In response to this constitutional mandate, President Rodrigo Duterte approved and signed Republic Act (RA) No. 11467, the law codifying the government’s efforts to protect public health, and in ensuring equitable access and affordable healthcare services to every Filipino through the additional revenues for the implementation of RA No. 11223, otherwise known as the Universal Health Care (UHC) Act.

RA No. 11467, which took effect on 01 January 2020 after publication, provides for certain amendments to several sections of the National Internal Revenue Code (NIRC) of 1997, as amended. In the hopes of decreasing the demand for sin products, RA No. 11467 increased the excise taxes, generally applicable on all manufacturers and importers of sin products such as distilled spirits and other tobacco products.

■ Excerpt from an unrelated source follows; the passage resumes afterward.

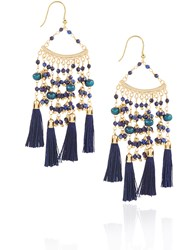 Rosantica Blue Beaded Kilimangiaro Earrings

The law also includes heated tobacco products and vapor products as additional products which will likewise be subjected to excise taxes. Apart from the imposition of additional excise tax on certain sin products, the law also extends the list of Value Added Tax (VAT) exempt transactions contained in the NIRC. Certain medicines for common illnesses such as high cholesterol, hypertension, and diabetes are now VAT exempt subject to certain conditions.  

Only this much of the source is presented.